Research using animals makes a vital contribution to the understanding, treatment and cure of many health problems. This includes cancer, Parkinson's disease, heart disease, diabetes and mental illness.

Animal research has been essential in developments such as:

  • antiretroviral medicines for HIV patients
  • asthma inhalers
  • insulin for diabetes
  • vaccine against cervical cancer, introduced in the UK for 12 and 13 year old girls

Animal work at Newcastle University is strictly controlled and regulated by the Home Office and ethics committees.

We work with animals when there are no suitable alternatives and strive to replace them with non-animal techniques wherever possible. Over 90% of medical research conducted at the University does not involve work on animals.

Parkinson's disease patient, Mike Robbins.


Parkinson's disease

Newcastle clinicians and researchers within the Institute for Ageing are fitting 'pacemakers' to the brains of patients with Parkinson’s Disease to control tremors.

Deep brain stimulation (often referred to as DBS) is the main type of surgery used and while it's not a cure, it can give some people much better control of their symptoms which include tremors, slowness of movement and rigidity. Parkinson's affects about 127,000 people in the UK.

This treatment was developed by scientists working on macaque monkeys who found electrodes stimulated in an area of the brain (the subthalamic nucleus) blocked the nerve signals causing the tremors, and alleviated the symptoms.

Without this treatment patients like Mike Robbins, who suffers from Parkinson's disease, would not be able to control their symptoms.

Muscular dystrophy

The Institute of Genetic Medicine is one of the UK's leading rare disease centres with a specialism in one of the most severe forms, Duchenne Muscular Dystrophy (DMD).

DMD causes muscles to waste and means that most children with the condition need a wheelchair by the age of 11.

Mice are also affected by MD and researchers study the naturally occurring strain which is similar to DMD and found in the mdx mouse.

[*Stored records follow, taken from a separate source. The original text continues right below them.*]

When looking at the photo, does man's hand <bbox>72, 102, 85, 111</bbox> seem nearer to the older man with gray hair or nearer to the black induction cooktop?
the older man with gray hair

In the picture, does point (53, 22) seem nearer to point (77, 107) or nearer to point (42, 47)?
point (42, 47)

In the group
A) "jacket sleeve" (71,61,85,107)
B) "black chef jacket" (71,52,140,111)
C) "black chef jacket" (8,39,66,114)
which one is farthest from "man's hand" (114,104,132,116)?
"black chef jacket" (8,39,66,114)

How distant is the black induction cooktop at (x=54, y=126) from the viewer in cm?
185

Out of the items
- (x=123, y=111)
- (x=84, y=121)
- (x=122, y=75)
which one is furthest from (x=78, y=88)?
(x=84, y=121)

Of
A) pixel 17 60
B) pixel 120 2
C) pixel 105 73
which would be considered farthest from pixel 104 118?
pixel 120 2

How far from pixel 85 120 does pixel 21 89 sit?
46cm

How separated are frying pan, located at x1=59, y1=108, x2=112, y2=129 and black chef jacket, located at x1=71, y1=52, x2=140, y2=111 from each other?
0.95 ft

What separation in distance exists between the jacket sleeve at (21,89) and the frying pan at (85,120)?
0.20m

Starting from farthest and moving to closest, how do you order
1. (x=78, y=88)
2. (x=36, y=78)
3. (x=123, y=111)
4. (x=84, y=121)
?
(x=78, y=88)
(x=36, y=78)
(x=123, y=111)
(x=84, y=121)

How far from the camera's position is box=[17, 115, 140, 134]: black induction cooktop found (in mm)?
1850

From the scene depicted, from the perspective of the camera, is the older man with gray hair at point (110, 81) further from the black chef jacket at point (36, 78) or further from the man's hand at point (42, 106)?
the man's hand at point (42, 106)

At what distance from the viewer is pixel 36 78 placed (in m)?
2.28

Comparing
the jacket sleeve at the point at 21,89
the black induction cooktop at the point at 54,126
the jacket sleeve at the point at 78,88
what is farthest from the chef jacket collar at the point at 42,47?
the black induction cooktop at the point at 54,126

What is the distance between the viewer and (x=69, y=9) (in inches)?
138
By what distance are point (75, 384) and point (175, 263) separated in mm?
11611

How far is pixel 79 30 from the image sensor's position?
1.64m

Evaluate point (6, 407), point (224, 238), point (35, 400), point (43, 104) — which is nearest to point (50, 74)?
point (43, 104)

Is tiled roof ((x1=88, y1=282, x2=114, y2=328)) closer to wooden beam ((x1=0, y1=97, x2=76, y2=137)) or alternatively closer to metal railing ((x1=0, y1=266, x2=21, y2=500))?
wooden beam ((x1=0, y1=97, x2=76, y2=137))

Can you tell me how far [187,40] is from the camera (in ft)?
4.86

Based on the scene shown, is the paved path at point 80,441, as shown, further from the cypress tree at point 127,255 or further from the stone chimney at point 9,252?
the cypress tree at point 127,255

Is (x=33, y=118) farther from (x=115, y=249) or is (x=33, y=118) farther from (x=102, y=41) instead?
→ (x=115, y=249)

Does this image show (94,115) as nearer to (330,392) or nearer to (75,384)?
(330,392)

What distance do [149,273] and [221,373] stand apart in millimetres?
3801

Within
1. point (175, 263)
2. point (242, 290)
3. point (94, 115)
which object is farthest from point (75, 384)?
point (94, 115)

Researchers have now developed gene therapies which can slow down or even reverse the progression of DMD in children.

Heart disease

Almost one in every 100 babies are born with a heart defect and heart failure affects three quarters of a million people in the UK each year. Biomedical research into the genetic causes of these human problems requires the use of 'knockout' mice – a genetically engineered mouse in which researchers have inactivated, or 'knocked out', an existing gene by replacing it or disrupting it with an artificial piece of DNA.  

However, the zebrafish which can mend its own heart muscle are a helpful alternative for investigating the fundamental aspects of how hearts form, function and repair themselves.

The developing eggs allow scientists to study the earliest stages of heart formation and the adult hearts have an amazing ability to regenerate. Scientists hope their ability to repair damaged heart tissue could lead to new treatments that could provide a vast improvement in quality of life for people who have damaged hearts, coronary artery disease, high blood pressure or diabetes.